■ Selected excerpt
——————

# Inlay jig



## ibewjon (Oct 2, 2010)

Years ago there was a big for making inlay for sale at the woodworking shows. I have not seen it since. I always thought it could be useful, and I am wondering if anyone bought one or has seen it.


----------



## therealSteveN (Oct 29, 2016)

My mind is probably just still asleep, but I am not sure of which part you refer to when saying "Making Inlay"

Below are the ways I do each aspect of making inlay.

If I'm going to be following a guide, homade, or otherwise I do it like this.






If I am going to do string, or banding inlay I follow Glen. I only differ in that I use a store bought guide on my router for edge guide use. Glen calls me a Wuss. The video is a good one, he shows a few tips as he goes along.






Now if you are talking about actually making your inlay material, the guy to see is Matt, he has a link page at YouTube. Matt at Inlay Banding

The microfence he is talking about in this video. BTW he has a crap camera, and isn't the best video voice guy out there, but he very well knows his stuff.






The actual micro jig he uses is sold by Rich at Microfence. Who is a very nice, and extremely well paid genius who makes and creates jigs, and fixtures to primarily guide your mini router to accuracy most only dream of. If you saw this "jig" at a WWing show, I about guarantee it was Rich, as he does the circuit. I guarantee if you were really wowed by it he is a great wower.

(818) 683-0330
Micro Fence, Phone
Every time I have called it was him who called back, or answered.

For making all manner of inlay materials I cheat, and look for the name of what they call it. So I start at Goofle images, and see the pic I want. I'll hunt down the page for it off the pic, and find the name. I'm running about 100% with the name I'll find a YouTube, where somebody is making that trim. Often it's Matt.

Lotta fun to do, and looks really rewarding to see. A few musts I have come to believe

Note in their vids, both Matt, and Glen talked about a sander, not a planer to flatten, and bring to size, Sanders smooth, and caress these tiny wood bands of few fibers. Planers grab a board and chew it up, thin bands don't stand a chance, even if you use a carrier board.

It is smarter/easier to make the bands for glue up wider than they need to be. You can always resaw them on a bandsaw, and re-smooth them to actual size on a sander. Trying to glue up skinny bands is crazy work. Glue up 2 to 4" wide bands is pretty darn easy.

I use hide glue a lot for putting them in, and find that they are somewhat easy to snap in half. I take a bucket of pretty warm water, dunk the inlay, and hang it up on a kinda like mini clothesline to dry just a bit. Not all the way, but not so soupy they affect the glue. usually about 10 minutes. The wet bath makes them MUCH more pliable, and snapping goes away. The hide glue because if it all goes horribly wrong, some additional wet, and some heat, and hide glue is 100% reversible. So no harm done, just adds a few minutes.

——————

■ Aim of the exercise
In the inlay jig thread, how long does the poster usually let the inlay dry after dunking it in warm water? The rows that follow come from a separate source and have no connection to the inlay jig thread.

■ Data section

——————

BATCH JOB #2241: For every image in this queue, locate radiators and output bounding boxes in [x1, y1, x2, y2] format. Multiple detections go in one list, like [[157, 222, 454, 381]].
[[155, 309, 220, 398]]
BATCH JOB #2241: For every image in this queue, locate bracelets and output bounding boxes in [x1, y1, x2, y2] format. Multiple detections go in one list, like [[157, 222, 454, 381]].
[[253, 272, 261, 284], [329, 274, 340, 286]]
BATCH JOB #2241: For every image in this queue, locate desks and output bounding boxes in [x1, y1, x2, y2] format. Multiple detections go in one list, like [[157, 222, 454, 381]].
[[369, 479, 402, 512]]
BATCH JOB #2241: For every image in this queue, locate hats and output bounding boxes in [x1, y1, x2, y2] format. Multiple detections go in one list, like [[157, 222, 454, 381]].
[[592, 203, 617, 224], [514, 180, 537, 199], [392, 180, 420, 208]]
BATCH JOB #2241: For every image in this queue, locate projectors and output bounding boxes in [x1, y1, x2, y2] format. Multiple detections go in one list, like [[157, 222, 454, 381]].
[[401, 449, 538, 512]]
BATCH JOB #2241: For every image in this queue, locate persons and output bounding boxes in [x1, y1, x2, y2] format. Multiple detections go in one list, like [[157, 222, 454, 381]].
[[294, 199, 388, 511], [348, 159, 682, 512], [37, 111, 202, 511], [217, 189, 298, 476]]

——————

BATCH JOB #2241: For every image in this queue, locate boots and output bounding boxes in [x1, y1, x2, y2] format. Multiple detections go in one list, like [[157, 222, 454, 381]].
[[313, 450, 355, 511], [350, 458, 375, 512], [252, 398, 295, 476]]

——————

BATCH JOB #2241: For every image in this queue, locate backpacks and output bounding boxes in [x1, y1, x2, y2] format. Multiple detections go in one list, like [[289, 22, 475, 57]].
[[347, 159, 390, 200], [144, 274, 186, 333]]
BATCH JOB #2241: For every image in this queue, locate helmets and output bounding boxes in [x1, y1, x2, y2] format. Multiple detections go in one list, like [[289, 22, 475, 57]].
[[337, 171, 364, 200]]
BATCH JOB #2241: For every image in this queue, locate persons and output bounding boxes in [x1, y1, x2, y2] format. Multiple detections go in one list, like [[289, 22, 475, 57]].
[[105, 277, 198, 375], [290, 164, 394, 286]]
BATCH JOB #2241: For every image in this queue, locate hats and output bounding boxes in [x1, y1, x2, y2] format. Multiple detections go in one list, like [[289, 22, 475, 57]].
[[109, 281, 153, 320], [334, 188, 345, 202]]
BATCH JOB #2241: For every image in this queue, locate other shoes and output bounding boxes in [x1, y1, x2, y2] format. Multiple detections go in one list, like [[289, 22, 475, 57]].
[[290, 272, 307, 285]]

——————

■ Completed task
About 10 minutes.